Resume the mailing-list reply below about pruning data from a Subversion repository, writing on from its last sentence.

_PAGE EXCERPT_:
- - - - -

From: William Nagel <bill_at_stagelogic.com>
Date: 2005-04-21 00:36:46 CEST

On Apr 20, 2005, at 2:59 PM, Tim Hill wrote:

> Yes, some kind of switch would be good. OTOH, it is assumed by all
> that this is an svnadmin only command anyway.

Even as an svnadmin only command, reasonable care should be taken to
avoid data loss. Even if the default behavior is to actually destroy
the data, I think a --dry-run option is crucial. Since data is being
permanently destroyed, though, I think making the dry run default is a
reasonable idea. Even though those who have access to use svnadmin
should be more experienced users who understand the consequences of
what they're doing, they're still human. I can't imagine anyone being
upset that they have to type a few extra characters in order to
permanently destroy (potentially large) sections of their repository.

> As for backup, svnadmin dump can already do that.

Sort of. The svnadmin dump command only allows you to dump ranges of
revisions not specific files and all of their children (although
svndumpfilter will let you pare those down to certain paths, you still
can't have it follow copies and moves AFAIK). What I was suggesting
was a dump that included exactly the data that was pruned from the
repository. On the other hand, as I think about it more, it would be
hard to get the data from that dump back into the repository in exactly
the place where it was taken out, so that sort of dump might be of
limited use unless a means of loading it back in is also provided.

- - - - -

_INFORMATION GIVEN_:
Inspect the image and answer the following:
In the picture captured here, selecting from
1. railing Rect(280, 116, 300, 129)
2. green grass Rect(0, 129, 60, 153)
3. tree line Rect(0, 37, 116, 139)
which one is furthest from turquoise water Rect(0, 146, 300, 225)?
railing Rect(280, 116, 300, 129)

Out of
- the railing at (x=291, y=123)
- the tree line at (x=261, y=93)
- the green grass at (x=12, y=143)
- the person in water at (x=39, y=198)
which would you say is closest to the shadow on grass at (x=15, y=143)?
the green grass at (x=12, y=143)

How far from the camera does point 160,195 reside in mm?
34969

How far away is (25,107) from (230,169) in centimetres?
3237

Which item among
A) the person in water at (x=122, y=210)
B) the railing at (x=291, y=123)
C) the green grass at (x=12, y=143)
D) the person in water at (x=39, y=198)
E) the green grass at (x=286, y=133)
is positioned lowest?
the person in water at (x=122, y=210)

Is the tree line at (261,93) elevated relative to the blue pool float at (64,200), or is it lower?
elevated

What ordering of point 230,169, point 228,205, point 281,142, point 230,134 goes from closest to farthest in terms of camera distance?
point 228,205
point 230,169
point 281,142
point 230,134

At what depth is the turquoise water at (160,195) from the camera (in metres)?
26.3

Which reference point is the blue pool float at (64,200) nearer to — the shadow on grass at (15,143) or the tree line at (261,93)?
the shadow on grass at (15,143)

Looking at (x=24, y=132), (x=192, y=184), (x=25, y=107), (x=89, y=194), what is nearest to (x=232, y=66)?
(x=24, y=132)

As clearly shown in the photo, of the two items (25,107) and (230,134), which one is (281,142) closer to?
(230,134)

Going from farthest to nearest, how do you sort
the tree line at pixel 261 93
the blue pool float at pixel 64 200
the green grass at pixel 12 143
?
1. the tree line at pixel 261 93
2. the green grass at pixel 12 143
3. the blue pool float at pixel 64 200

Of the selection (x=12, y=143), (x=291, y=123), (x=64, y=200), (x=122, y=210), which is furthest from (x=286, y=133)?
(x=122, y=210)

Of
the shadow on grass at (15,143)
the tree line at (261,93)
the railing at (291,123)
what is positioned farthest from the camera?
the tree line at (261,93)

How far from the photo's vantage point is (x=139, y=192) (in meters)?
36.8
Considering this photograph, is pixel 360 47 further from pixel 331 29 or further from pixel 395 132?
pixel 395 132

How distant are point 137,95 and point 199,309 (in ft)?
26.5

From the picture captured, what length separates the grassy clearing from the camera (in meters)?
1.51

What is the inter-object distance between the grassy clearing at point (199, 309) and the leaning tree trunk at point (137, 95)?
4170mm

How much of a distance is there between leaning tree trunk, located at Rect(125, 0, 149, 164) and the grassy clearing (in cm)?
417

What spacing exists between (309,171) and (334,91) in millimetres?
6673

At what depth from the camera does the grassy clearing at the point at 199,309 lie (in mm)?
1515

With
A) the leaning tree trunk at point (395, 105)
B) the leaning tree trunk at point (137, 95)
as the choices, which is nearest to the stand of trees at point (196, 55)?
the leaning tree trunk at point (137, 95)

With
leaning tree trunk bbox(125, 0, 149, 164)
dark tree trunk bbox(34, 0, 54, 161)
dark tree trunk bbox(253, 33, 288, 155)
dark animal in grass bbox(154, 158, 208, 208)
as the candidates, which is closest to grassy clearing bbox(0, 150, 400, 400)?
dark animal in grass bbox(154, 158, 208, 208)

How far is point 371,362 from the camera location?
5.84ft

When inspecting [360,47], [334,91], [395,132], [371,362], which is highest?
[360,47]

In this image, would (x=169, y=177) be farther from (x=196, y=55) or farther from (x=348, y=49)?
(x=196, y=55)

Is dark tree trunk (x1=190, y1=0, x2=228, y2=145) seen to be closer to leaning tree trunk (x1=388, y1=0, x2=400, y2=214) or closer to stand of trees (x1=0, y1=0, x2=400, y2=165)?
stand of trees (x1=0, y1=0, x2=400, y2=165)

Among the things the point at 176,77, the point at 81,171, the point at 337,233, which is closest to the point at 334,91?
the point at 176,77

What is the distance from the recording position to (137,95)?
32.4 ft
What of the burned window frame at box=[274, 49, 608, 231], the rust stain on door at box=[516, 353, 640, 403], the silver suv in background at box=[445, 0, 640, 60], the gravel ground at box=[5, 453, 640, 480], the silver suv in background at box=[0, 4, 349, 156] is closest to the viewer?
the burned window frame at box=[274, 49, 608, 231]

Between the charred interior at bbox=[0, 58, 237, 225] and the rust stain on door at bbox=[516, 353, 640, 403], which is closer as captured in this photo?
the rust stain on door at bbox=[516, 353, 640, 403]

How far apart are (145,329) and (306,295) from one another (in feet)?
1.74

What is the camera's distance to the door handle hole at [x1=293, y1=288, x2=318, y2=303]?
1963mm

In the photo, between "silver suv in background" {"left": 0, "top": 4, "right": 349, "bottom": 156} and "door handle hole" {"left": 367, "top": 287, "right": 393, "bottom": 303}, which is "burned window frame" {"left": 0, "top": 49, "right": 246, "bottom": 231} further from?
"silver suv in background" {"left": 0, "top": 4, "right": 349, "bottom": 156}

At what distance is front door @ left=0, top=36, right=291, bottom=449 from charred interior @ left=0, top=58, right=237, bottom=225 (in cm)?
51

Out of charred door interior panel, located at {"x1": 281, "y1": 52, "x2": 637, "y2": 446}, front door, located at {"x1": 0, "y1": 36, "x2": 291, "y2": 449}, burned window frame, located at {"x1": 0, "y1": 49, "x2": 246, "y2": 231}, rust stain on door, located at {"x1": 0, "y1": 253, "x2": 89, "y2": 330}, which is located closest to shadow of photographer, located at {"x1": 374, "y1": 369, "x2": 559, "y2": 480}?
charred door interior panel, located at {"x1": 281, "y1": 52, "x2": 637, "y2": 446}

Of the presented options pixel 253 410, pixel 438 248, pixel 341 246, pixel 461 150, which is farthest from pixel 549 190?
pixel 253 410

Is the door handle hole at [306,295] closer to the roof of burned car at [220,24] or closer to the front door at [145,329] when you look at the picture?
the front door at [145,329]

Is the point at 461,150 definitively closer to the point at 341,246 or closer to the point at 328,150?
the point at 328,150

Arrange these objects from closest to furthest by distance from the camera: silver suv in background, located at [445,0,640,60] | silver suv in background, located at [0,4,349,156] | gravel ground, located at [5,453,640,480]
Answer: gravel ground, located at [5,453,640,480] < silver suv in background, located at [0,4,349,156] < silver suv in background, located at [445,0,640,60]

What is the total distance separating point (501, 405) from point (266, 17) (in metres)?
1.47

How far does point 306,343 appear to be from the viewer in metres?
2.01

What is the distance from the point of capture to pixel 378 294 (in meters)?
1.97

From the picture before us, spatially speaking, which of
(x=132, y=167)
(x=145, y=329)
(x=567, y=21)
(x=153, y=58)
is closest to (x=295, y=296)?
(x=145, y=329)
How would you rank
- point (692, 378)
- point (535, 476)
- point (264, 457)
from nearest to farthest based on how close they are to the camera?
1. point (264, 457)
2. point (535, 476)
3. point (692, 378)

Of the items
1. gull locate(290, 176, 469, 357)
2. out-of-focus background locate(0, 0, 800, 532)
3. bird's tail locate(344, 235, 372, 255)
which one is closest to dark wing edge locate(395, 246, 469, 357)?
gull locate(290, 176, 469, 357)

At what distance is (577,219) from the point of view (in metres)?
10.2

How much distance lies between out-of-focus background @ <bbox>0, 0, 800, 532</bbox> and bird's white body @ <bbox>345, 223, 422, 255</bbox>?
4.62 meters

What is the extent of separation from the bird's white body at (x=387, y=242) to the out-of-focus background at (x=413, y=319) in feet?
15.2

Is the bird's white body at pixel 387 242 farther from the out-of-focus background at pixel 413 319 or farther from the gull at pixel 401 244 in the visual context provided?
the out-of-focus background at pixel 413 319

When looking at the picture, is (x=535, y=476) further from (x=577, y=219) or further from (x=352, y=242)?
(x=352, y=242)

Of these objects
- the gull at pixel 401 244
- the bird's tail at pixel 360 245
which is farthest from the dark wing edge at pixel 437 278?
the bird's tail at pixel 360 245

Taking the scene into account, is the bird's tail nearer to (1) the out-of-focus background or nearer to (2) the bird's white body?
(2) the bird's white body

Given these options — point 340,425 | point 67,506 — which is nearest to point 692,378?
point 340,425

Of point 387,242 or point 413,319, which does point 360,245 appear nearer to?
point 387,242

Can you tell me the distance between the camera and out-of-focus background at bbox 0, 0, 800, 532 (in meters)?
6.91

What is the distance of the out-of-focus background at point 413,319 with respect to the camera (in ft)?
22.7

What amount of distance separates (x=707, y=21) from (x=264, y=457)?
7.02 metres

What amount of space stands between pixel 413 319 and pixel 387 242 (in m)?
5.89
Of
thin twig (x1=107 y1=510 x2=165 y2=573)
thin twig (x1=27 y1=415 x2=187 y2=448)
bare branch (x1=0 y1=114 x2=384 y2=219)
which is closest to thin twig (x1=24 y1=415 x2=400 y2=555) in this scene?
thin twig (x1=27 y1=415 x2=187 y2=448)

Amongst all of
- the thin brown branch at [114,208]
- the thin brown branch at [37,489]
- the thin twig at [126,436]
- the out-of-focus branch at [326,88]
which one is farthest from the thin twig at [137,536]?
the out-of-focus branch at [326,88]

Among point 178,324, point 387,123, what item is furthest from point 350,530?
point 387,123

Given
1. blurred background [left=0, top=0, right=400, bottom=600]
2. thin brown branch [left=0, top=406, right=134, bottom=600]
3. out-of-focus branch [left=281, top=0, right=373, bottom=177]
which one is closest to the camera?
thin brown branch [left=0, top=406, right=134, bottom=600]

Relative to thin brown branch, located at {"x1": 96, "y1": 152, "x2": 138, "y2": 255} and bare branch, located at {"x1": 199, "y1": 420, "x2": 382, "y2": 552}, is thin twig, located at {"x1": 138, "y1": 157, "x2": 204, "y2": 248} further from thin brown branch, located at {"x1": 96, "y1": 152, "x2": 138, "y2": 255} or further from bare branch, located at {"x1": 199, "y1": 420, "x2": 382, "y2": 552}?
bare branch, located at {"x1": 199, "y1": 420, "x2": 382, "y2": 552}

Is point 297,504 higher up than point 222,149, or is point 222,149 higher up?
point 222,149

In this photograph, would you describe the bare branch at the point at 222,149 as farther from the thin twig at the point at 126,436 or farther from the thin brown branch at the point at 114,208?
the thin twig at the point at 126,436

- - - - -

_EXERCISE ANSWER_:
-Bill

>
> --Tim
>
> William Nagel wrote:
>
>> Maybe it would make sense to have svn prune do a dry run by default,
>> and just output the paths that would be deleted. Then, to actually
>> perform the deletion, you would need to specifically give an option.
>> It might also make sense to have an option that would dump the
>> deleted data, so that you could make a backup of everything that you
>> were deleting.
>>
>> -Bill
>>
>>
>> On Apr 20, 2005, at 1:53 PM, Tim Hill wrote:
>>
>>> Well, *any* form of permanent delete (obliterate, prune or
>>> otherwise) is going to have horror scenarios such as this one --
>>> avoiding these is the whole point of a system that doesn't support
>>> "permanent" changes, isn't it? :-)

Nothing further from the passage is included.